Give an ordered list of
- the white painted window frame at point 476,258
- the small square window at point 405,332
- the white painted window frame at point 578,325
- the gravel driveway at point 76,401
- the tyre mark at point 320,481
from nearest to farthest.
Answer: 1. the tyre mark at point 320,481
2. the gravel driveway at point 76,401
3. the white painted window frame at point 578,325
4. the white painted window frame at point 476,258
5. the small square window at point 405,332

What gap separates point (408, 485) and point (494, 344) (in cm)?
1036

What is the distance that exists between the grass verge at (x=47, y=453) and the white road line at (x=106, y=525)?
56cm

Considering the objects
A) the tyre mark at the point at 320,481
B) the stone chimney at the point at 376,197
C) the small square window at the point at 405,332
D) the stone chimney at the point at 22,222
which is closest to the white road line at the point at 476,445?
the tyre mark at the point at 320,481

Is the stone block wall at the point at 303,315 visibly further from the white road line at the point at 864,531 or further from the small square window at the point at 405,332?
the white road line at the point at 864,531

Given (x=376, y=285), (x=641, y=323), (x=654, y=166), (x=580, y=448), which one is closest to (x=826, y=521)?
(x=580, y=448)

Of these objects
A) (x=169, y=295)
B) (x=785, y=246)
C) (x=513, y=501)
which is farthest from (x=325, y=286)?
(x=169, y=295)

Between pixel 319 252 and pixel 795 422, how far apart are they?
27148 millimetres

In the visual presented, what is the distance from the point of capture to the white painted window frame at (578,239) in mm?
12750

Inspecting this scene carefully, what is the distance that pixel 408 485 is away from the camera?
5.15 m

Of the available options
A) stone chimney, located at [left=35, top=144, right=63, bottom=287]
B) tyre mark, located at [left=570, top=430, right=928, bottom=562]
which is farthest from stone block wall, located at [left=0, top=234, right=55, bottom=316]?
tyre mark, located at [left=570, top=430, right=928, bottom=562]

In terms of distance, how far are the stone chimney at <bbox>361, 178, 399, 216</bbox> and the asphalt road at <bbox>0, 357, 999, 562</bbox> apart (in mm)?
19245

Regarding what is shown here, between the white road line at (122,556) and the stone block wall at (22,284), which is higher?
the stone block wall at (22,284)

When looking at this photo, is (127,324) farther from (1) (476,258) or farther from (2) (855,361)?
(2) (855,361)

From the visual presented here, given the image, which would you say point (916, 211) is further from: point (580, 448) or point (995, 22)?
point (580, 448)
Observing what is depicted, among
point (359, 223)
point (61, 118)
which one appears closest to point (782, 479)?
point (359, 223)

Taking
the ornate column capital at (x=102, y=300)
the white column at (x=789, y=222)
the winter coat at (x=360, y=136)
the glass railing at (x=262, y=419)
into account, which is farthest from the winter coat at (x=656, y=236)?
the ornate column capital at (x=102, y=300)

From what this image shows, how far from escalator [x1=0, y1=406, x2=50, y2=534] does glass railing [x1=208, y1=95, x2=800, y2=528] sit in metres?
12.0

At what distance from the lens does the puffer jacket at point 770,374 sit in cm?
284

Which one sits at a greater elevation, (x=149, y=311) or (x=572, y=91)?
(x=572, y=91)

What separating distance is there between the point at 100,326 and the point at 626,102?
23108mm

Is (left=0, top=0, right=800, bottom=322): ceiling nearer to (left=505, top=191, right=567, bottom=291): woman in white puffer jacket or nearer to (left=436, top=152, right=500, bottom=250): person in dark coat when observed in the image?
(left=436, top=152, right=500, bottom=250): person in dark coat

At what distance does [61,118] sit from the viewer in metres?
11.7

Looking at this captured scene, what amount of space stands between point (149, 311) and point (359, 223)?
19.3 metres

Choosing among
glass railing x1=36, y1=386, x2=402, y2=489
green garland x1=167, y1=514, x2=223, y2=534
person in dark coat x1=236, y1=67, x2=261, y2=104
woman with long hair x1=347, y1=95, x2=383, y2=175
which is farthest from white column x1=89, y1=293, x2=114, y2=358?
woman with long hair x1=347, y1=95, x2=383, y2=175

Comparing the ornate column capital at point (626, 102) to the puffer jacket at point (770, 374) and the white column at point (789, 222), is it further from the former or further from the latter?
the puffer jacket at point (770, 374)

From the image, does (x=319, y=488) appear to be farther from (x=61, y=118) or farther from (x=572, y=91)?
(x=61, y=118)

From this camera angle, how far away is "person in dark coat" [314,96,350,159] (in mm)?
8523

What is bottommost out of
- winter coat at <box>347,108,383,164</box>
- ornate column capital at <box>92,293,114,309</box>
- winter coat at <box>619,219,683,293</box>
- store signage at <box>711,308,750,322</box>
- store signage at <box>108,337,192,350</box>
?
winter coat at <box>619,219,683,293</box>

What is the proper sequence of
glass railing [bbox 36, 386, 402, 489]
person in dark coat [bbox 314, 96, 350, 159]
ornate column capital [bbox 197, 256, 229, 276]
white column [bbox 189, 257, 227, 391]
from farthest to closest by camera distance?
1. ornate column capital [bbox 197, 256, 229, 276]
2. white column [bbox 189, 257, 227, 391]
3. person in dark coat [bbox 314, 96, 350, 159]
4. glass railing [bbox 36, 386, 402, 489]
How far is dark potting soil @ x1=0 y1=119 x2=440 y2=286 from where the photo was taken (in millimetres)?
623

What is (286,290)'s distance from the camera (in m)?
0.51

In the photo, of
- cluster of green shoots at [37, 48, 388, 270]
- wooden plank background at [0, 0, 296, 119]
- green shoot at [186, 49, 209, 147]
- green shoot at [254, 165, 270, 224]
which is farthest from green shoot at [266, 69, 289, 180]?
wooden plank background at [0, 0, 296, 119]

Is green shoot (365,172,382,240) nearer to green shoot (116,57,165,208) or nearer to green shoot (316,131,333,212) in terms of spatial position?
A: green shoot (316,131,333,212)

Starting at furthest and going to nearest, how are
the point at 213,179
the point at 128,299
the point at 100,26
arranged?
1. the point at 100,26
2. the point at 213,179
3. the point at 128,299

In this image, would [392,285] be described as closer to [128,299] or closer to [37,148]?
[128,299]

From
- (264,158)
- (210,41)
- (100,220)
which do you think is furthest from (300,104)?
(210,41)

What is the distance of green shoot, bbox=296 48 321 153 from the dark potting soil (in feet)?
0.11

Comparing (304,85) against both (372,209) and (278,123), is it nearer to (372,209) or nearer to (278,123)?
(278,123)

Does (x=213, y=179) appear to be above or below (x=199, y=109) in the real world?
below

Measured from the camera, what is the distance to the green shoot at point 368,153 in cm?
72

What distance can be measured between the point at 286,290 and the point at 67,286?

******************************

**GOAL OF THE EXERCISE:**
Output the stretch from the line containing "Which one sits" through the line containing "19.3 metres" as a numbered list, omitting blank lines.

**RESULT OF THE TASK:**
1. Which one sits at a greater elevation, (x=149, y=311) or (x=572, y=91)?
2. (x=572, y=91)
3. What separating distance is there between the point at 100,326 and the point at 626,102?
4. 23108mm
5. Is (left=0, top=0, right=800, bottom=322): ceiling nearer to (left=505, top=191, right=567, bottom=291): woman in white puffer jacket or nearer to (left=436, top=152, right=500, bottom=250): person in dark coat when observed in the image?
6. (left=436, top=152, right=500, bottom=250): person in dark coat
7. At what distance does [61,118] sit from the viewer in metres?
8. 11.7
9. Looking at this captured scene, what amount of space stands between point (149, 311) and point (359, 223)?
10. 19.3 metres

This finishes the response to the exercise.